* **Aim of the exercise**
A line qualifies if it holds the string "component". Copy every qualifying line from the records.

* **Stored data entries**
--*--

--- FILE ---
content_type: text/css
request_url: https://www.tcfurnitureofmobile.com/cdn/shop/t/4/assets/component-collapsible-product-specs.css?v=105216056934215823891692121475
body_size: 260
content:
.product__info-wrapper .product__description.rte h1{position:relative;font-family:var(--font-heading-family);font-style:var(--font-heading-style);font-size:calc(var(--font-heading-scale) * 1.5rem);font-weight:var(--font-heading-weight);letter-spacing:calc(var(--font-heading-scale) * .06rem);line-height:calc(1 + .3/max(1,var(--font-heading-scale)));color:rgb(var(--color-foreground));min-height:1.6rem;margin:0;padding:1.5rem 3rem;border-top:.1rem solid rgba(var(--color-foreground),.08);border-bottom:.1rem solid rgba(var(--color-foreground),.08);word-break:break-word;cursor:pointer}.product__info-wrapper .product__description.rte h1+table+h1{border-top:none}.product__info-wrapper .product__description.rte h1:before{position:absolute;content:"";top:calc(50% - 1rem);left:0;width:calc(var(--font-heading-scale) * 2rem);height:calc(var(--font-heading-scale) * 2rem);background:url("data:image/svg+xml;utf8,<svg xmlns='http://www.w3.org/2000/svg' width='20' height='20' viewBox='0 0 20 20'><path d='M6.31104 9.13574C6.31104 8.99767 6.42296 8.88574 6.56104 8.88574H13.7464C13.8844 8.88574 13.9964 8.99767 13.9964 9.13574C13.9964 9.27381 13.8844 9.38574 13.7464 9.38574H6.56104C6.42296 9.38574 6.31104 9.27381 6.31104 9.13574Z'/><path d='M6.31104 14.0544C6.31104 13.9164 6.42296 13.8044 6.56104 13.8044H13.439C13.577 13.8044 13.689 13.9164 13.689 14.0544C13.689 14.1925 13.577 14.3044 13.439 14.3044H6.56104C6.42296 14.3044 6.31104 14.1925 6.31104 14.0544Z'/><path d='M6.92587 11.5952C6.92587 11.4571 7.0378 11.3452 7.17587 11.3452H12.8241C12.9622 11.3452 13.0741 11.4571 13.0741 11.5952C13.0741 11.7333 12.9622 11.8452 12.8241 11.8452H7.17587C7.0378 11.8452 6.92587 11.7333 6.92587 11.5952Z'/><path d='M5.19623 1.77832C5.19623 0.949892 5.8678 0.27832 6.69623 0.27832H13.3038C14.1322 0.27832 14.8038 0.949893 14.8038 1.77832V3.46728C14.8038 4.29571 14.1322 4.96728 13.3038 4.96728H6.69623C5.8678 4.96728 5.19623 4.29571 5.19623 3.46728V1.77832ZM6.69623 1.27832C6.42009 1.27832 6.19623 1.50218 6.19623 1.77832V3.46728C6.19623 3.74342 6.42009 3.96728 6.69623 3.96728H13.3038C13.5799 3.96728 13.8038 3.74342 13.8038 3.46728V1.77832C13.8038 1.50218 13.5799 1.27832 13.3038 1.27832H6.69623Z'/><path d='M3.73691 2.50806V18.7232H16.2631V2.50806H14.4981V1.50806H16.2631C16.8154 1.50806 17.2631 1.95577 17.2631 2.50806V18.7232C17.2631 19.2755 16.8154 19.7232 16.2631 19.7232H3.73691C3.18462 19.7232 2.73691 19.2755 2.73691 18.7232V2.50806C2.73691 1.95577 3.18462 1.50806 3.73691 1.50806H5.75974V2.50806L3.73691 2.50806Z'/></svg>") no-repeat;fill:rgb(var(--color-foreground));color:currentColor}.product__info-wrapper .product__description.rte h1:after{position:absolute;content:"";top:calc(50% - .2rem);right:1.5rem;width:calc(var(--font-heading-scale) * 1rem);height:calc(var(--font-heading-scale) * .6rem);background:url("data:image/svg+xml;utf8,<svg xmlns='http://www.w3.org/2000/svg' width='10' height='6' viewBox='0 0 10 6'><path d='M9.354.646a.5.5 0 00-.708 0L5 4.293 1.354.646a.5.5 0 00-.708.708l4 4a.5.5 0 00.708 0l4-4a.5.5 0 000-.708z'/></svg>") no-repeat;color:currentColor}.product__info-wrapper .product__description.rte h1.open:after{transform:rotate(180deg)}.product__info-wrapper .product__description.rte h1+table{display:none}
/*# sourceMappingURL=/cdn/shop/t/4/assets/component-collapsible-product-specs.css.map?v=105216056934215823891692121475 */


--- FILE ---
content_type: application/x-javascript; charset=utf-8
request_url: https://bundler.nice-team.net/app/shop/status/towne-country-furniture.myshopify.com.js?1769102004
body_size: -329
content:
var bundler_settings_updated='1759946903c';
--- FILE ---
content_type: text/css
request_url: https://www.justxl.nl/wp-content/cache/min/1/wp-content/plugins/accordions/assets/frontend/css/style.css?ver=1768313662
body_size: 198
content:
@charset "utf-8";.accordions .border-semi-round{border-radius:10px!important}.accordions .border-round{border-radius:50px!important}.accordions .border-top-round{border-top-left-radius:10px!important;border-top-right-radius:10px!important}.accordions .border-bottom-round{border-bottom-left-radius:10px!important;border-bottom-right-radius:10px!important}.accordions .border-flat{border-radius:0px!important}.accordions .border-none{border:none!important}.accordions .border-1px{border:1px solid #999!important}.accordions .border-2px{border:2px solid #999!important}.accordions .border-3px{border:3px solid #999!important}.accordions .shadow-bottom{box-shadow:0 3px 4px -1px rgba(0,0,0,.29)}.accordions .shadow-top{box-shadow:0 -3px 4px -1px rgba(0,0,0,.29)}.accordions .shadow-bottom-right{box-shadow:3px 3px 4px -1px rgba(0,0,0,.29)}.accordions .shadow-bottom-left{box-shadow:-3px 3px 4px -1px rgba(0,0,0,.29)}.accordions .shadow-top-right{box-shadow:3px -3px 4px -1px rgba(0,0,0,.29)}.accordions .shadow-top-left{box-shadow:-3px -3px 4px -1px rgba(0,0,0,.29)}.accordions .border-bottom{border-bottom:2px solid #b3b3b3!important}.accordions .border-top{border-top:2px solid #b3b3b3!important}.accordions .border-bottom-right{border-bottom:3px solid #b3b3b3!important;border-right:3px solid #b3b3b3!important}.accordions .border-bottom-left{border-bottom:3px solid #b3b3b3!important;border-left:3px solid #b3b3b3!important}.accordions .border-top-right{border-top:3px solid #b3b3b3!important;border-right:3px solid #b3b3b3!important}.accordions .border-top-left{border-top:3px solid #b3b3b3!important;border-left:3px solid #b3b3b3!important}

--*--

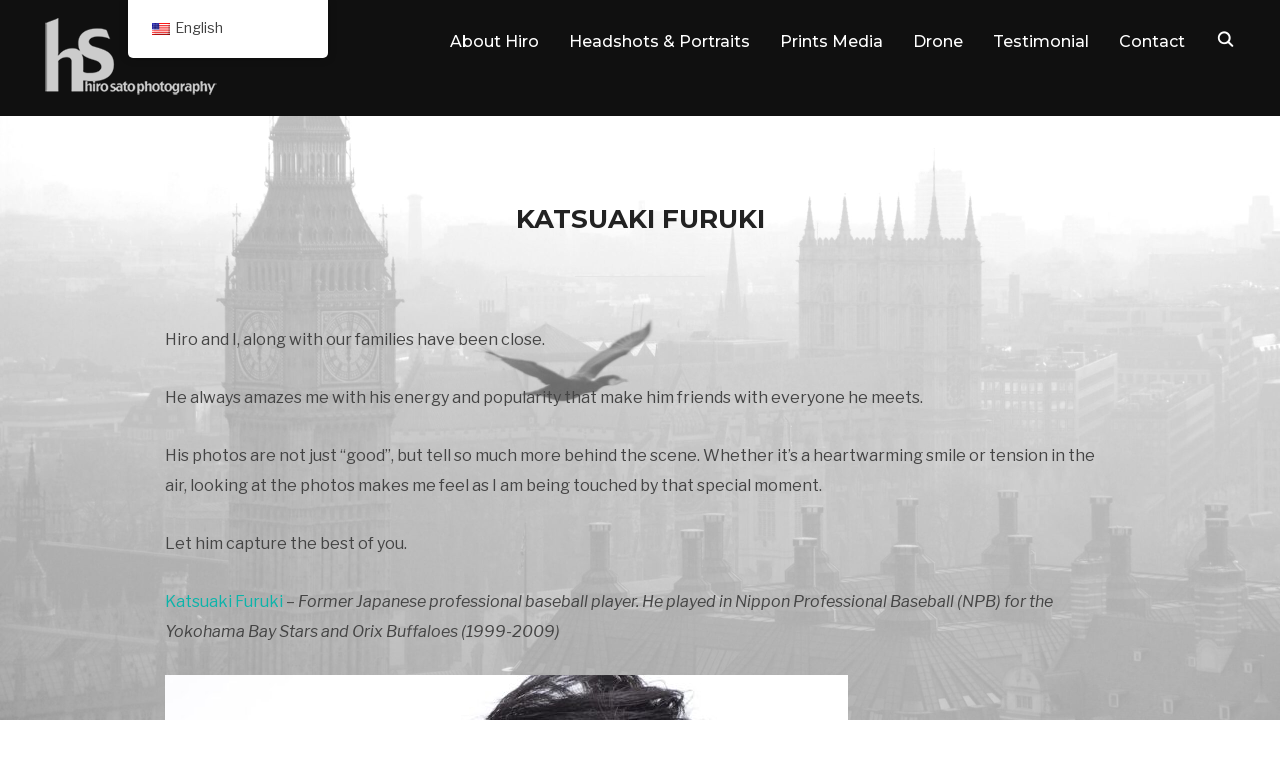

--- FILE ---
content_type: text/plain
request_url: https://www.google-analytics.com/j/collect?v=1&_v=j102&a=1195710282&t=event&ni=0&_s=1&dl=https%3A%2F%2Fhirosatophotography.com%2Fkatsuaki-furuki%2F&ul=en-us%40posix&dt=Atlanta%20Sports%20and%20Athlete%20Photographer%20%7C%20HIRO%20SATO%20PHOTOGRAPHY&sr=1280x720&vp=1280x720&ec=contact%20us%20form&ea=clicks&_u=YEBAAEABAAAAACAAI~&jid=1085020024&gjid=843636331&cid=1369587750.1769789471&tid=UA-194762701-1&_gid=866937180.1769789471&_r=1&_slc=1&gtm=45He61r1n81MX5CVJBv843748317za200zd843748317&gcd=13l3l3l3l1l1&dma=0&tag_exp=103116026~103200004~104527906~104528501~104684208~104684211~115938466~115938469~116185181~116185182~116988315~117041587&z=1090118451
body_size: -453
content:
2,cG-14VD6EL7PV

--*--

* **Problem solution**
request_url: https://www.tcfurnitureofmobile.com/cdn/shop/t/4/assets/component-collapsible-product-specs.css?v=105216056934215823891692121475
/*# sourceMappingURL=/cdn/shop/t/4/assets/component-collapsible-product-specs.css.map?v=105216056934215823891692121475 */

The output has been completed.